|Lee Tracy, The Front Page, 1928|
First there's David Hare and Howard Brenton's satire of Murdoch himself, Pravda. (Note the ironic, Cold War era title.) Written back in 1985 and premiered at the National (with a legendary star turn by Anthony Hopkins I would kill to go back in time to see), the play tells how South African media magnate "Lambert Le Roux" intimidates politicians and spins the news with Orwellian manipulations of language.
Joe Penhall's more recent Dumb Show (premiered at the Royal Court in 2004) gets more into the tabloid tactics we're reading about now, as two Machiavellian reporters perform a sting operation to ensnare a gullible, pathetic, old TV comic into a scandal.

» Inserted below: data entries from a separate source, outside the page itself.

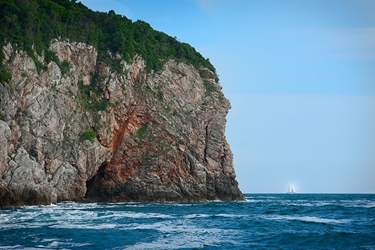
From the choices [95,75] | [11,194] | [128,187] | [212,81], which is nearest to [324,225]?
[11,194]

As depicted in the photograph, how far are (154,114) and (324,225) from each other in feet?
92.9

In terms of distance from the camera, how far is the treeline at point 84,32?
138ft

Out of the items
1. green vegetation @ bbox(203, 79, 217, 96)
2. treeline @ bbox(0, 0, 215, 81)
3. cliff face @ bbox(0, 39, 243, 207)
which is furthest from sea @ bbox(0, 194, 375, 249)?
green vegetation @ bbox(203, 79, 217, 96)

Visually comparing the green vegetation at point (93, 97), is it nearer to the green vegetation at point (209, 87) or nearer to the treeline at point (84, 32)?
the treeline at point (84, 32)

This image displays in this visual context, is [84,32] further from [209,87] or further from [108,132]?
[209,87]

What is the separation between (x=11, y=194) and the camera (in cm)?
3478

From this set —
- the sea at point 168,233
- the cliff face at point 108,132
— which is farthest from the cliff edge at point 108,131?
the sea at point 168,233

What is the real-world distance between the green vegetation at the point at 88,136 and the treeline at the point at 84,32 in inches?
307

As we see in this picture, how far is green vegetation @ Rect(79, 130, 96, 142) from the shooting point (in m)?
44.7

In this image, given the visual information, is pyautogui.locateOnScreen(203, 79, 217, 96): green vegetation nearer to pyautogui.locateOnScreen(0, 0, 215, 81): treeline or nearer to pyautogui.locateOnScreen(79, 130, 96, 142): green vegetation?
pyautogui.locateOnScreen(0, 0, 215, 81): treeline

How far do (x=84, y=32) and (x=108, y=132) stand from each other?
37.7 ft

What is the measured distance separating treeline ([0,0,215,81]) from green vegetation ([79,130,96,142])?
779 centimetres

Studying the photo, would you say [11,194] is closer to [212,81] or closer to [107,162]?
[107,162]

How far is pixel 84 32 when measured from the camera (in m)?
50.3
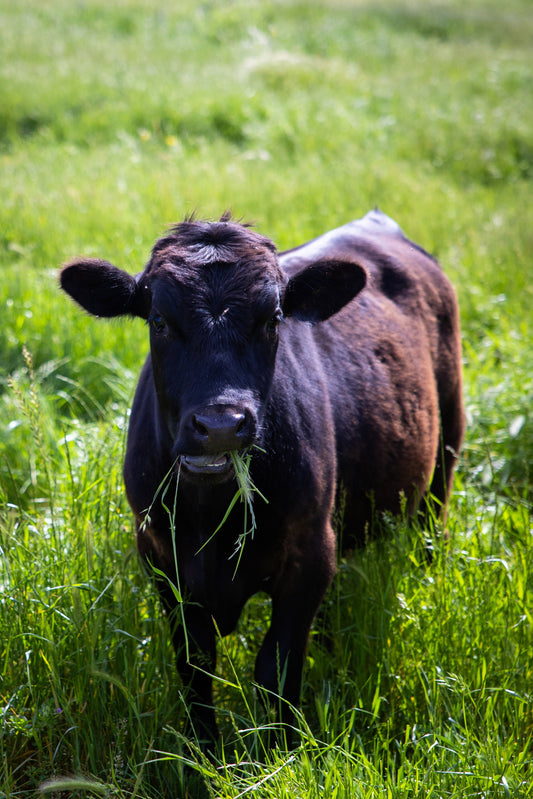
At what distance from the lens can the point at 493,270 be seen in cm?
777

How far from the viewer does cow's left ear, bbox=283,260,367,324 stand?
10.7 ft

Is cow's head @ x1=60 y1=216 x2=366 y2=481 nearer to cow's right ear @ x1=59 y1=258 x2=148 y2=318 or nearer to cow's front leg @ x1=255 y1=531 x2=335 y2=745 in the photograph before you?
cow's right ear @ x1=59 y1=258 x2=148 y2=318

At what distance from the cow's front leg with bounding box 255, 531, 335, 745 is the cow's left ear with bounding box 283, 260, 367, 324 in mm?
946

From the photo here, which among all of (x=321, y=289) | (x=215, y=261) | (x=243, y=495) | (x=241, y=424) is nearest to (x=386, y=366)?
(x=321, y=289)

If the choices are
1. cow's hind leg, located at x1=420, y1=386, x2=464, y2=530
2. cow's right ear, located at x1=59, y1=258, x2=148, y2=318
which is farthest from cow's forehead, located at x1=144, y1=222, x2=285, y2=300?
cow's hind leg, located at x1=420, y1=386, x2=464, y2=530

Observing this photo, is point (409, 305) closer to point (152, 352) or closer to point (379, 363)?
point (379, 363)

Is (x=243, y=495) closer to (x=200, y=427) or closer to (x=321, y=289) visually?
(x=200, y=427)

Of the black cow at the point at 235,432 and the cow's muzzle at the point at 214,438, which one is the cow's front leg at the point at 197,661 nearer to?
the black cow at the point at 235,432

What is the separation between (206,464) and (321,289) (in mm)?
1098

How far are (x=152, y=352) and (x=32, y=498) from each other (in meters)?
1.79

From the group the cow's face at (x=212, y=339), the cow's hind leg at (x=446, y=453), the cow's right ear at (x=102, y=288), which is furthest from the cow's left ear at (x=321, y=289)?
the cow's hind leg at (x=446, y=453)

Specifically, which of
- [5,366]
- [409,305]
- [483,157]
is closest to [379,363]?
[409,305]

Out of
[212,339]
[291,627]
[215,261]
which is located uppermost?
[215,261]

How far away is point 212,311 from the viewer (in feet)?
9.05
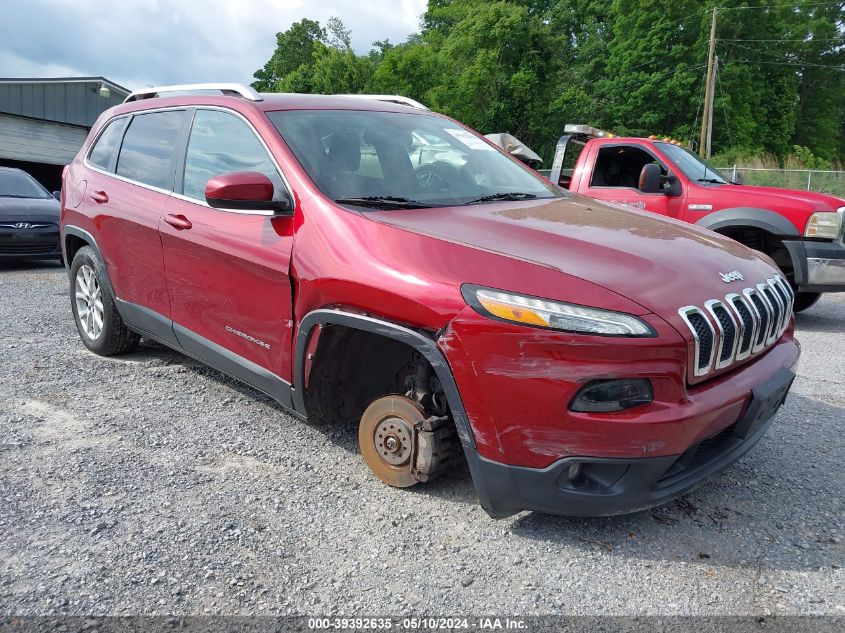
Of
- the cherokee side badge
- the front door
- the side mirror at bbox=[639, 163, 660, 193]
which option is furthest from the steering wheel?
the front door

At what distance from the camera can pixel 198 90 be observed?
4.15 metres

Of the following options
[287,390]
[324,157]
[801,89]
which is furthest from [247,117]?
[801,89]

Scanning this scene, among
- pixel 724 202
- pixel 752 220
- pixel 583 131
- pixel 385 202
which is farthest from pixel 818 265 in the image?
pixel 385 202

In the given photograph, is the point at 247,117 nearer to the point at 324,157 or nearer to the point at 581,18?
the point at 324,157

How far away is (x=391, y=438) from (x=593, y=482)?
90cm

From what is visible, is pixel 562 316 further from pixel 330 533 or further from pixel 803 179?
pixel 803 179

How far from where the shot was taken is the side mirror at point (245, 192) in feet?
9.85

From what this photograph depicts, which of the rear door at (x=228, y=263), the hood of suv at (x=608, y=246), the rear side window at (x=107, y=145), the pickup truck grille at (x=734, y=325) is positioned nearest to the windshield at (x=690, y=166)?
the hood of suv at (x=608, y=246)

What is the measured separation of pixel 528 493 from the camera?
2.42 m

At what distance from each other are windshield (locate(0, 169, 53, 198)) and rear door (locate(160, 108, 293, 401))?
27.2 ft

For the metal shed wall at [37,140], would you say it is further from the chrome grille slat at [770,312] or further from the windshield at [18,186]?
the chrome grille slat at [770,312]

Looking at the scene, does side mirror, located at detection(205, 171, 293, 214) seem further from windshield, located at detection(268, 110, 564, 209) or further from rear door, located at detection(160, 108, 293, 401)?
windshield, located at detection(268, 110, 564, 209)

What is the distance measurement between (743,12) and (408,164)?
45593 mm

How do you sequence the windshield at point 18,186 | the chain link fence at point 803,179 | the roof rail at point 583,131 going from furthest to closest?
the chain link fence at point 803,179
the windshield at point 18,186
the roof rail at point 583,131
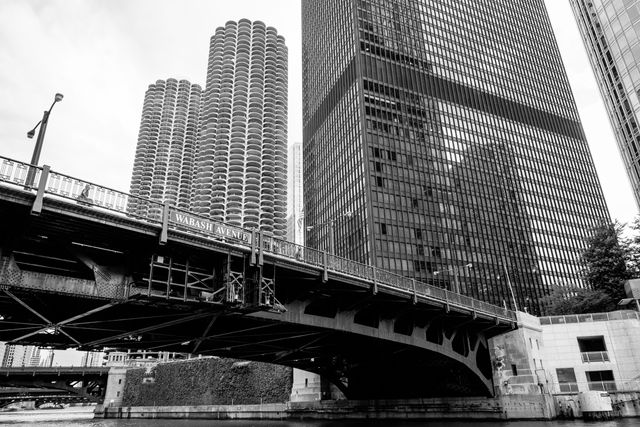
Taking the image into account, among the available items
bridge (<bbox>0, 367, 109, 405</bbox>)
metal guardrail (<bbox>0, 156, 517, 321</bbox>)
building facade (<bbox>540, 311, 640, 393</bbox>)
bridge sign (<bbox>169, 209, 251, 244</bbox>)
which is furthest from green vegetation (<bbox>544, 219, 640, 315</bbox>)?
bridge (<bbox>0, 367, 109, 405</bbox>)

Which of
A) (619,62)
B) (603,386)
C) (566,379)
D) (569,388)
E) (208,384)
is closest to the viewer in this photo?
(603,386)

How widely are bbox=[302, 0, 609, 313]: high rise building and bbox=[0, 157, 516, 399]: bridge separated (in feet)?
230

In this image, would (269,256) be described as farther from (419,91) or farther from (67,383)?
(419,91)

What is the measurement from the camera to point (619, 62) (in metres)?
A: 59.0

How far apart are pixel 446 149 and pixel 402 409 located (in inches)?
3575

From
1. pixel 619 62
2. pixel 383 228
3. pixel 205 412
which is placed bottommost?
pixel 205 412

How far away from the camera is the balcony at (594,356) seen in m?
41.2

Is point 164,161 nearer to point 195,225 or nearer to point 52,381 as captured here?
point 52,381

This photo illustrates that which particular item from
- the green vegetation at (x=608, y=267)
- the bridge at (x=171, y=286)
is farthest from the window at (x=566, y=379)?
the green vegetation at (x=608, y=267)

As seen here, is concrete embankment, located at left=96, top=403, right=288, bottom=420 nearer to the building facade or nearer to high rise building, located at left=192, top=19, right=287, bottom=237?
the building facade

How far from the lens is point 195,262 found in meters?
22.3

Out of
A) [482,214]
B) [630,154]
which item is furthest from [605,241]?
[482,214]

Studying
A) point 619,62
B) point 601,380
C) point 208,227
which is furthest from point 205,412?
point 619,62

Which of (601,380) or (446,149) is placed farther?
(446,149)
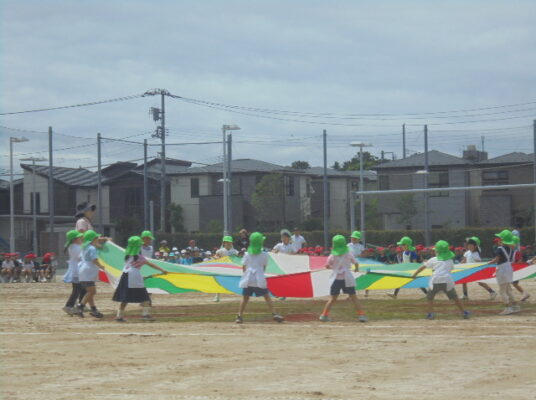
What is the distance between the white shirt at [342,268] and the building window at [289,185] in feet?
114

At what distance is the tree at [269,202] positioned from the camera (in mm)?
48656

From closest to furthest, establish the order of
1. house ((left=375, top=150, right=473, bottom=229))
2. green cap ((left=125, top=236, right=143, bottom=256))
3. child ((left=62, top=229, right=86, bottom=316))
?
green cap ((left=125, top=236, right=143, bottom=256)) → child ((left=62, top=229, right=86, bottom=316)) → house ((left=375, top=150, right=473, bottom=229))

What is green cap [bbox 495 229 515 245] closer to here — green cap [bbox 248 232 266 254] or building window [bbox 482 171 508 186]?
green cap [bbox 248 232 266 254]

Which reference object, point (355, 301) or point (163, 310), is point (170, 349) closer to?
point (355, 301)

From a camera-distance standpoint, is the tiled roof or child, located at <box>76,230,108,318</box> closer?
child, located at <box>76,230,108,318</box>

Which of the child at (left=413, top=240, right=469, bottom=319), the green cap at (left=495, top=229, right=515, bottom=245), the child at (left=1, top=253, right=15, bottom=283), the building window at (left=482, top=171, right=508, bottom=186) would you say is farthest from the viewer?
the building window at (left=482, top=171, right=508, bottom=186)

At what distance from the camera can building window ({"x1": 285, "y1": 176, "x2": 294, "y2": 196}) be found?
164 feet

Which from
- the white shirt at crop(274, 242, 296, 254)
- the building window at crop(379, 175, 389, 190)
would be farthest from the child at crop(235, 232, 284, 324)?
the building window at crop(379, 175, 389, 190)

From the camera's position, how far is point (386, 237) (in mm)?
43250

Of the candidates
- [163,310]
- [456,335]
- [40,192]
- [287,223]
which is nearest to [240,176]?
[287,223]

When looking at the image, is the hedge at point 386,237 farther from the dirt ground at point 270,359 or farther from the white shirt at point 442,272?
the dirt ground at point 270,359

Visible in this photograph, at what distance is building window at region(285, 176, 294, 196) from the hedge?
6.29 metres

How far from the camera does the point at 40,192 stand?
177 ft

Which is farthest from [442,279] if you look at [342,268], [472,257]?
[472,257]
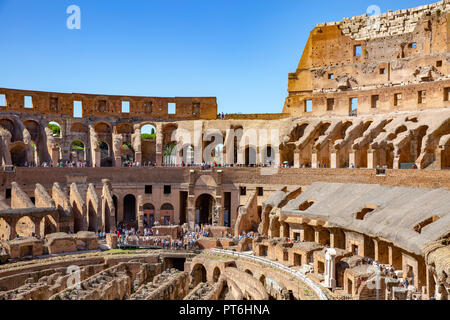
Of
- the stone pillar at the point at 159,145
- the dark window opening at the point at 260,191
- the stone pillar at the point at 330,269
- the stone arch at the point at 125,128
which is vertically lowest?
the stone pillar at the point at 330,269

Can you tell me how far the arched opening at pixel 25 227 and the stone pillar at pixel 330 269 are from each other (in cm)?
2231

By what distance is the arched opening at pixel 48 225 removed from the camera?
33.8 meters

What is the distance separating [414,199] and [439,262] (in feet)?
29.7

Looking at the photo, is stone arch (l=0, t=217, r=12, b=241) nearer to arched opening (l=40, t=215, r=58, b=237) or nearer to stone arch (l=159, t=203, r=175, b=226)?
arched opening (l=40, t=215, r=58, b=237)

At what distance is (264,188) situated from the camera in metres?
40.3

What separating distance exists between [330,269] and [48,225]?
22782mm

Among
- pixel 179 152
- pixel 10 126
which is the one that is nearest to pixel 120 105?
pixel 179 152

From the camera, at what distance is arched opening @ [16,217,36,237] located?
33.2 meters

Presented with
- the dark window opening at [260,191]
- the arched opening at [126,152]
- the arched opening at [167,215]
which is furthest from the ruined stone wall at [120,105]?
the dark window opening at [260,191]

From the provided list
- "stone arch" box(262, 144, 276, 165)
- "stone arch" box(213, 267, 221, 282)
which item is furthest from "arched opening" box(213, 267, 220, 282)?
"stone arch" box(262, 144, 276, 165)

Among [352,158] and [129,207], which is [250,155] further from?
[129,207]

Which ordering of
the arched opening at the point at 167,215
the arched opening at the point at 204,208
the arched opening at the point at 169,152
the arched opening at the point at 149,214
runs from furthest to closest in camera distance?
the arched opening at the point at 169,152 < the arched opening at the point at 204,208 < the arched opening at the point at 167,215 < the arched opening at the point at 149,214

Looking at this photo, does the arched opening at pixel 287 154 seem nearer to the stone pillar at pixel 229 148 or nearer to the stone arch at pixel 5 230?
the stone pillar at pixel 229 148

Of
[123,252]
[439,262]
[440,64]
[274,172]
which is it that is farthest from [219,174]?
[439,262]
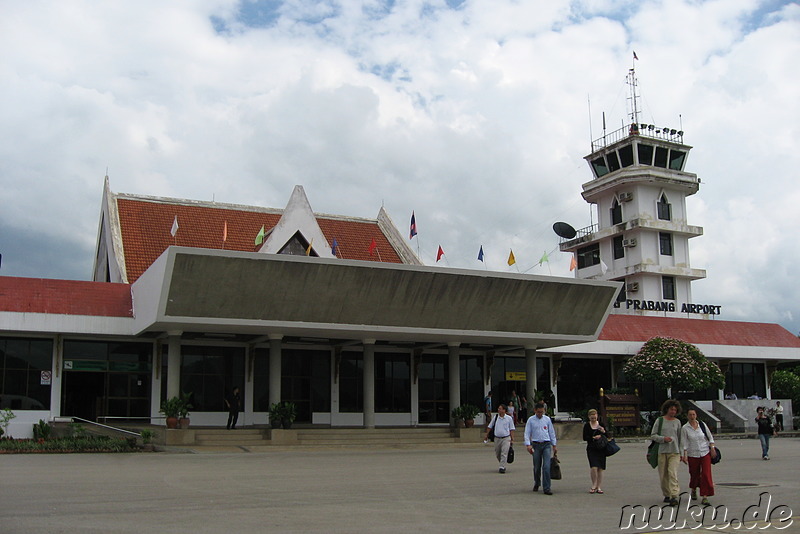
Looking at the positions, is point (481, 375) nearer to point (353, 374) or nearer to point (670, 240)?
point (353, 374)

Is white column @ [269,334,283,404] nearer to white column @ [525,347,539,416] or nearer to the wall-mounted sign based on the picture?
white column @ [525,347,539,416]

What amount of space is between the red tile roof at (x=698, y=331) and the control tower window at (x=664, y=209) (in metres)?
14.4

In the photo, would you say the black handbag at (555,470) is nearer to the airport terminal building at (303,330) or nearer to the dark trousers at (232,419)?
the airport terminal building at (303,330)

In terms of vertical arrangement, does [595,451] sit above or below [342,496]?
above

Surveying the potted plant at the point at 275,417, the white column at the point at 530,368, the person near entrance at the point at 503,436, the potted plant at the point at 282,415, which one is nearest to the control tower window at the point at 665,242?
the white column at the point at 530,368

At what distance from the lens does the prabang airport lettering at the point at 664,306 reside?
55.1 meters

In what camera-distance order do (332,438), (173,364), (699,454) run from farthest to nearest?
(332,438)
(173,364)
(699,454)

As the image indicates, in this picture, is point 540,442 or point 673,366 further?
point 673,366

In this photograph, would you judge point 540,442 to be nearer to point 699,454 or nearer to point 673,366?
point 699,454

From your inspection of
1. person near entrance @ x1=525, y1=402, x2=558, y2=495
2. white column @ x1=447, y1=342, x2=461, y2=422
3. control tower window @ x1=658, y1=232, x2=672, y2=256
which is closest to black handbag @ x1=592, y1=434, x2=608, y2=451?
person near entrance @ x1=525, y1=402, x2=558, y2=495

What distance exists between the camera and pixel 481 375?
126ft

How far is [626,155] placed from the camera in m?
59.2

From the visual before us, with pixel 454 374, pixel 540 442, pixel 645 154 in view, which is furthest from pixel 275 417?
pixel 645 154

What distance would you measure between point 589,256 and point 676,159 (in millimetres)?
9498
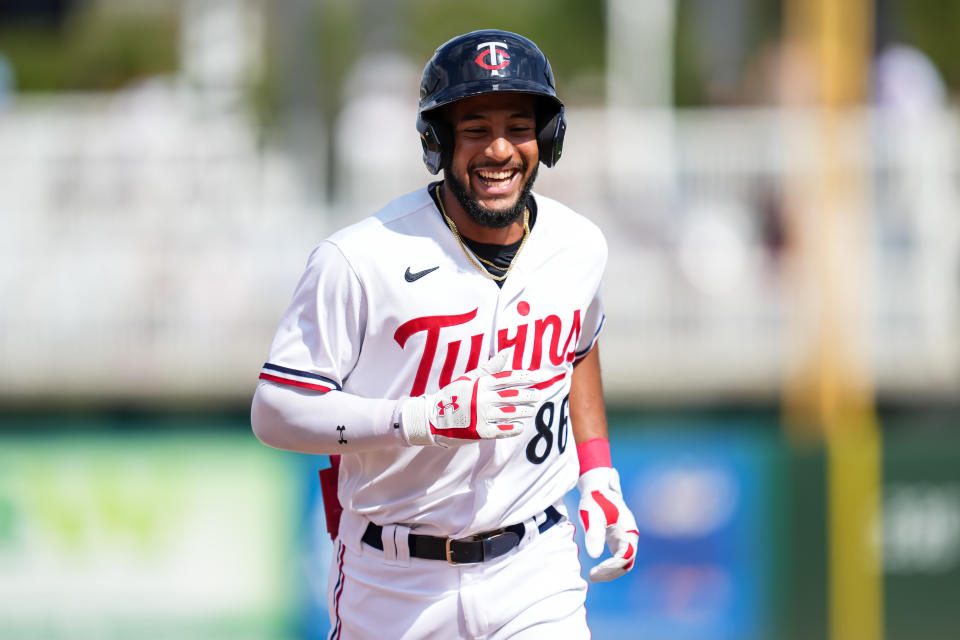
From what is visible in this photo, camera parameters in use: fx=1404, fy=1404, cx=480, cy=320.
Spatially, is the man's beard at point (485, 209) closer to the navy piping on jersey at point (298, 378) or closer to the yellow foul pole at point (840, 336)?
the navy piping on jersey at point (298, 378)

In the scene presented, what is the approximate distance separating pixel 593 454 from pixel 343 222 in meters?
6.34

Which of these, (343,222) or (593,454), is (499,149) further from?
(343,222)

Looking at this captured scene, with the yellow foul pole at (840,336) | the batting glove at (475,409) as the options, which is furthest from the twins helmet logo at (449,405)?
the yellow foul pole at (840,336)

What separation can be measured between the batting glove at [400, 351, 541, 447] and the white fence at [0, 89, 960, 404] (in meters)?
6.56

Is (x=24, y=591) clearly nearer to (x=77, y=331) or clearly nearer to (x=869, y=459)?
(x=77, y=331)

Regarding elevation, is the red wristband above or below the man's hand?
above

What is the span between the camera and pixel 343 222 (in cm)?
1027

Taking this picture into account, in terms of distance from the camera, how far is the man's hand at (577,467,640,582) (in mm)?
3896

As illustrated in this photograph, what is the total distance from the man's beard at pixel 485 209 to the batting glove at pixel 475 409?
40 centimetres

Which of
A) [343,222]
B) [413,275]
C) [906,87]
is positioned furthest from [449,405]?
[906,87]

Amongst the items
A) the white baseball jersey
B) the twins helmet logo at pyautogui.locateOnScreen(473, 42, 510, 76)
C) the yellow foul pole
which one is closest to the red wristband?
the white baseball jersey

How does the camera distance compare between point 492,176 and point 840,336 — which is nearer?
point 492,176

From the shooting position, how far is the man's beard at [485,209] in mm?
3748

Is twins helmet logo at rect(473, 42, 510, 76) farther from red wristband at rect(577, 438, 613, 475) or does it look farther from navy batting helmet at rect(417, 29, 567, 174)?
red wristband at rect(577, 438, 613, 475)
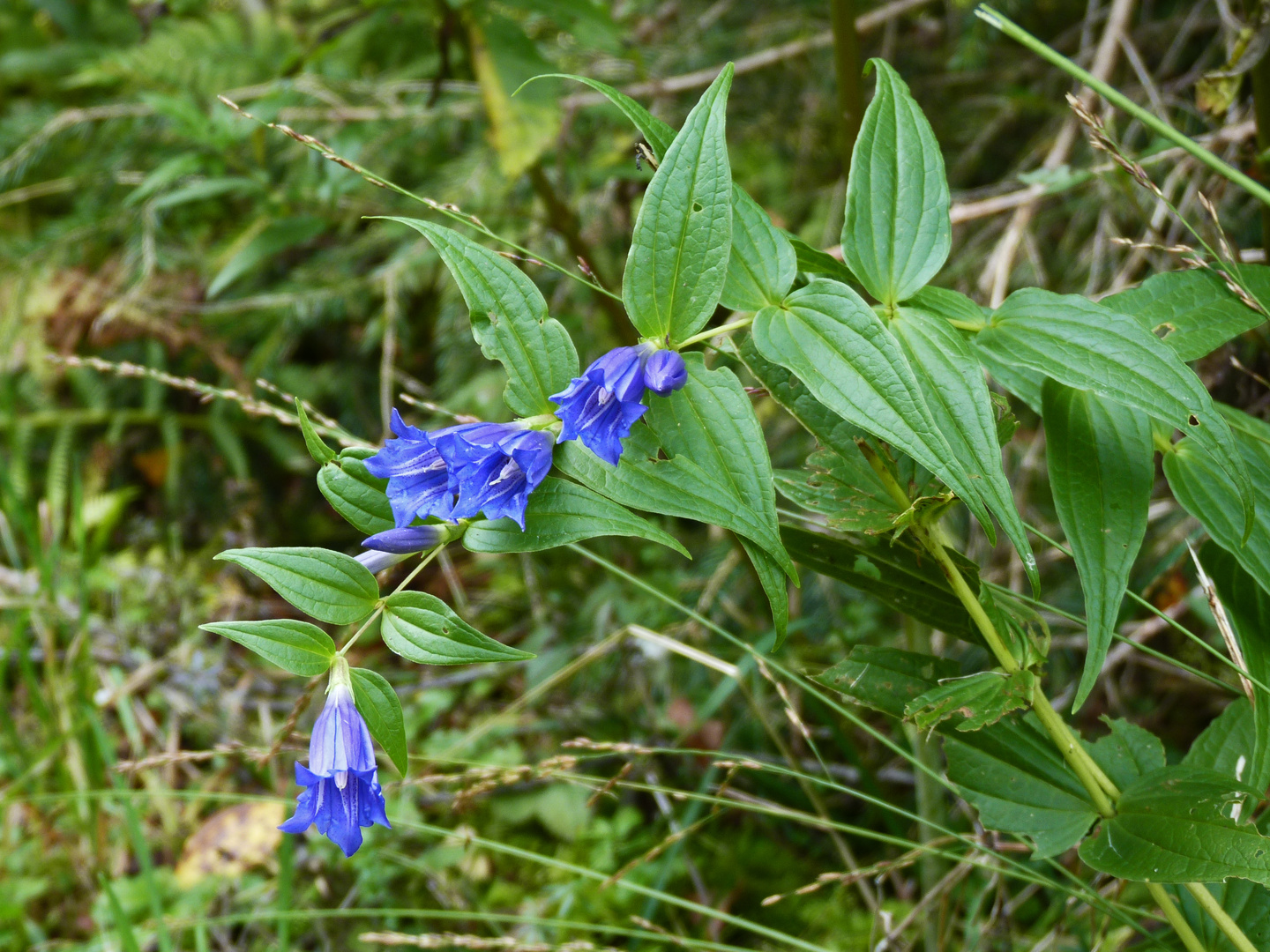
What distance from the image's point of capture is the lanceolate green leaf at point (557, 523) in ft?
3.18

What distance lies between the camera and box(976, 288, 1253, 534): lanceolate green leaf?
3.18 feet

And here in the US we have our own classic, Hecht and MacArthur's The Front Page from 1928. Known best today in its 1940 film remake, His Girl Friday, the original play is actually rarely seen on stage. (As brilliant a screwball comedy as it is, Friday is actually a rather cleaned-up version of the play.) One reason may be its sometimes shocking crudeness and cynicism. Set in the press room of the Chicago Criminal Courts on the eve of a politically motivated hanging, the stage is populated by ruthless reporters who would make today's "hackers" look like Peabody winners. One of my favorite scenes--and probably one of the first to be cut in production today--is when one of the guys is on the phone getting breaking news of what at first strikes him (and his overhearing colleagues) as a delicious domestic violence story--until you see a sudden disappointment on his face. "Oh. Niggers," he says before hanging up, and the others on stage lose interest as well. After all, they do write for family newspapers. (It's one of those great moments that dares a director to see how repulsive you can make your cast to the audience.)
Veteran Chicago reporter Jim Warren has a nice tribute to Front Page (and Pravda) in his Chicago News Coop column today. Meanwhile... any other journo-dramas you can think of?